- _YOUR OBJECTIVE_
Reproduce the data below word for word, leaving out the pictures.

Data listing:
* start *
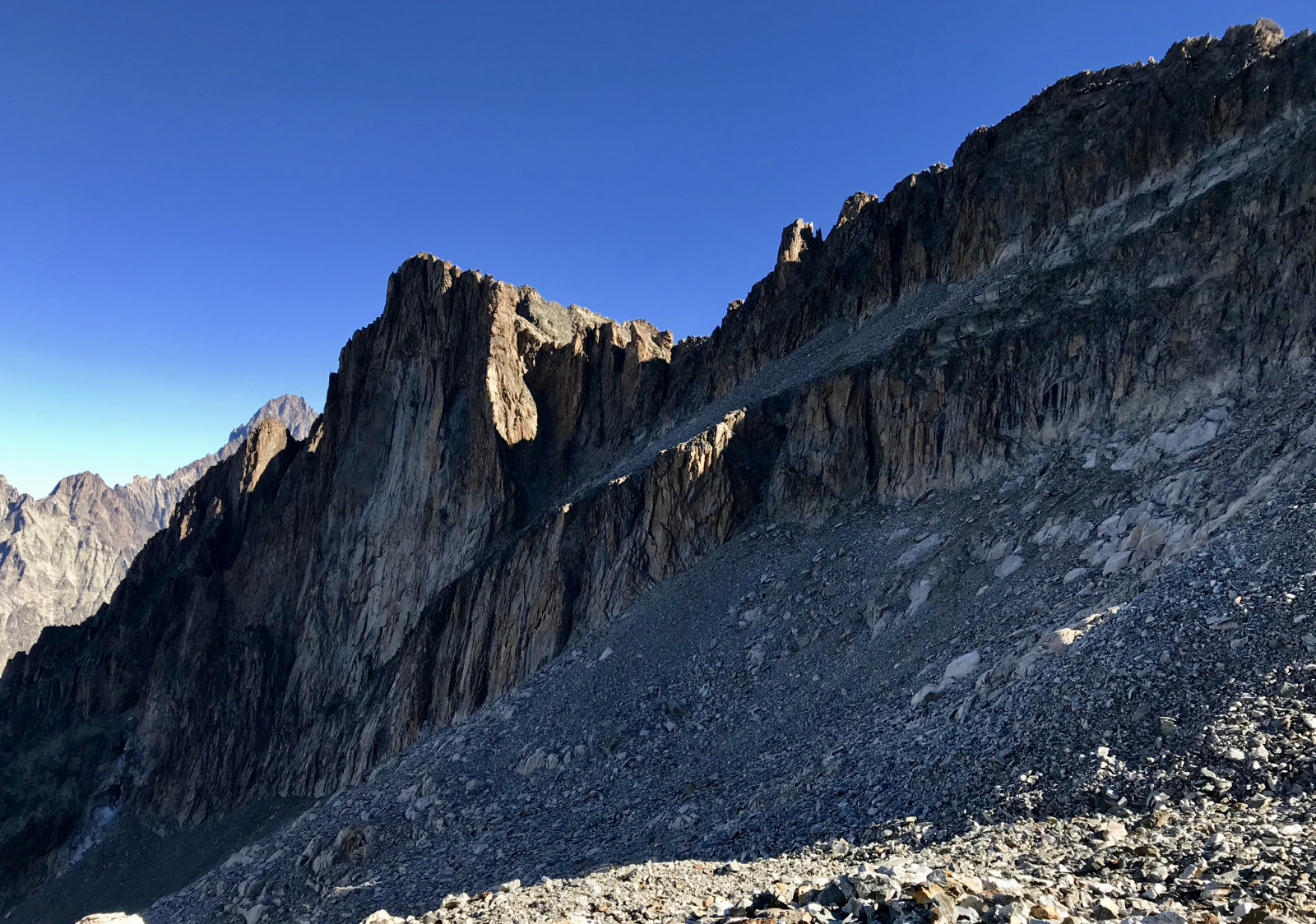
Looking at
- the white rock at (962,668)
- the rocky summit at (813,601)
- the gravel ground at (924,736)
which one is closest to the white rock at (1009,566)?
the gravel ground at (924,736)

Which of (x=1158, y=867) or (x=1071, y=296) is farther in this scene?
(x=1071, y=296)

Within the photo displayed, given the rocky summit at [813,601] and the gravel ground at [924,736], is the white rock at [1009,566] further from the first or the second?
the rocky summit at [813,601]

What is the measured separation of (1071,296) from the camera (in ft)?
117

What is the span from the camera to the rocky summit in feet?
46.7

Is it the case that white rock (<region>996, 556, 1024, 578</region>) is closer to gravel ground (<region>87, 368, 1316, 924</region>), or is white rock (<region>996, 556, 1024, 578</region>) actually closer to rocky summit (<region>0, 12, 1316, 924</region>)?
gravel ground (<region>87, 368, 1316, 924</region>)

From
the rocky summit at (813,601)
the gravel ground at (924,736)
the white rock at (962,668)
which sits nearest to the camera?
the gravel ground at (924,736)

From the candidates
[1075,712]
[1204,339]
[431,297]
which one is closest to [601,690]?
[1075,712]

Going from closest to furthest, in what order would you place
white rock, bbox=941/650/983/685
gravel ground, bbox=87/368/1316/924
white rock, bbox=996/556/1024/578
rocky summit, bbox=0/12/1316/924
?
* end *
- _CORRECT RESULT_
Looking at
- the white rock at (962,668)
- the rocky summit at (813,601)
- the gravel ground at (924,736)
which one is closest to the white rock at (1009,566)?
the gravel ground at (924,736)

Which of (x=1158, y=867) or (x=1071, y=296) is farther in this scene?
(x=1071, y=296)

Within the photo displayed, given the rocky summit at [813,601] and the gravel ground at [924,736], is the white rock at [1009,566] further from the first or the second?
the rocky summit at [813,601]

What is the measured separation of (1071,296) from the camera (in ft)?
117

What is the span from the camera to the rocky summit in feet?
46.7

Is it the case that white rock (<region>996, 556, 1024, 578</region>) is closer to gravel ground (<region>87, 368, 1316, 924</region>), or is white rock (<region>996, 556, 1024, 578</region>) actually closer to rocky summit (<region>0, 12, 1316, 924</region>)?
gravel ground (<region>87, 368, 1316, 924</region>)

From
the rocky summit at (813,601)
the gravel ground at (924,736)
the white rock at (962,668)
which sits nearest to the camera?
the gravel ground at (924,736)

From the candidates
[1075,712]
[1204,339]
[431,297]
which one is closest to [601,690]?
[1075,712]

Going from closest to furthest, in what order would you place
white rock, bbox=941/650/983/685
gravel ground, bbox=87/368/1316/924
white rock, bbox=996/556/1024/578
rocky summit, bbox=0/12/1316/924
?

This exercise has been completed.